| PASSAGE FOR REVIEW |
[Start of section]
Posted on 08/18/2005 5:17:34 PM PDT by curiosity
The appeal of "intelligent design" to the American right is obvious. For religious conservatives, the theory promises to uncover God's fingerprints on the building blocks of life. For conservative intellectuals in general, it offers hope that Darwinism will yet join Marxism and Freudianism in the dustbin of pseudoscience. And for politicians like George W. Bush, there's little to be lost in expressing a skepticism about evolution that's shared by millions.
In the long run, though, intelligent design will probably prove a political boon to liberals, and a poisoned chalice for conservatives. Like the evolution wars in the early part of the last century, the design debate offers liberals the opportunity to portray every scientific battle--today, stem-cell research, "therapeutic" cloning, and end-of-life issues; tomorrow, perhaps, large-scale genetic engineering--as a face-off between scientific rigor and religious fundamentalism. There's already a public perception, nurtured by the media and by scientists themselves, that conservatives oppose the "scientific" position on most bioethical issues. Once intelligent design runs out of steam, leaving its conservative defenders marooned in a dinner-theater version of Inherit the Wind, this liberal advantage is likely to swell considerably.
[End of section]
| YOUR GOAL |
Extend the commentary on intelligent design and American conservative politics with a further paragraph that follows on from its last sentence.

| DATASET CONTENT |
[Start of section]
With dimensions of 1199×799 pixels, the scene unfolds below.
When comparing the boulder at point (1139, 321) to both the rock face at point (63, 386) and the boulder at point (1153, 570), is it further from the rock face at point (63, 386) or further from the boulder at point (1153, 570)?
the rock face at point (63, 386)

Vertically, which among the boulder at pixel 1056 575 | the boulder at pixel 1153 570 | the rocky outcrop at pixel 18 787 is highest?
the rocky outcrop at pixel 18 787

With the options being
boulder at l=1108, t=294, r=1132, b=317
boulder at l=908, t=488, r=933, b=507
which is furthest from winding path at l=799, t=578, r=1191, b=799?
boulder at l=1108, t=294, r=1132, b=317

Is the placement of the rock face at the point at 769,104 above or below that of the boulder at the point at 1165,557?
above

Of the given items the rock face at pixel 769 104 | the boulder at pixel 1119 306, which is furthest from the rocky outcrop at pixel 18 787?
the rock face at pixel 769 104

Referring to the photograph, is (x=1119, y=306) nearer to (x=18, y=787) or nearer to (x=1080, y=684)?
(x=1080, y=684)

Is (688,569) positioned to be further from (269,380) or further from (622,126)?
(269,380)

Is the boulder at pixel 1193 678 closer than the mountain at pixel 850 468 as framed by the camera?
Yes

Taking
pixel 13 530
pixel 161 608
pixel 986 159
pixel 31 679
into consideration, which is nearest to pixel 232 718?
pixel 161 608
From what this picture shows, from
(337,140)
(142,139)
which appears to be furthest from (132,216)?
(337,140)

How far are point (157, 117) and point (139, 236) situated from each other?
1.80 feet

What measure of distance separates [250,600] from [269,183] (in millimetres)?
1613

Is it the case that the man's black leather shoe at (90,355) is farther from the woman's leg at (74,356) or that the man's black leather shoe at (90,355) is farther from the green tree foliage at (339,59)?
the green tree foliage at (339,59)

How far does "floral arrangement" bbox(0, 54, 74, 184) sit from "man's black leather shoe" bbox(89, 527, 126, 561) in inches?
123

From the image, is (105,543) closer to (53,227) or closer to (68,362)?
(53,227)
[End of section]
| SOLVED PROBLEM |
And intelligent design will run out of steam--a victim of its own grand ambitions. What began as a critique of Darwinian theory, pointing out aspects of biological life that modification-through-natural-selection has difficulty explaining, is now foolishly proposed as an alternative to Darwinism. On this front, intelligent design fails conspicuously--as even defenders like Rick Santorum are beginning to realize--because it can't offer a consistent, coherent, and testable story of how life developed. The "design inference" is a philosophical point, not a scientific theory: Even if the existence of a designer is a reasonable inference to draw from the complexity of, say, a bacterial flagellum, one would still need to explain how the flagellum moved from design to actuality.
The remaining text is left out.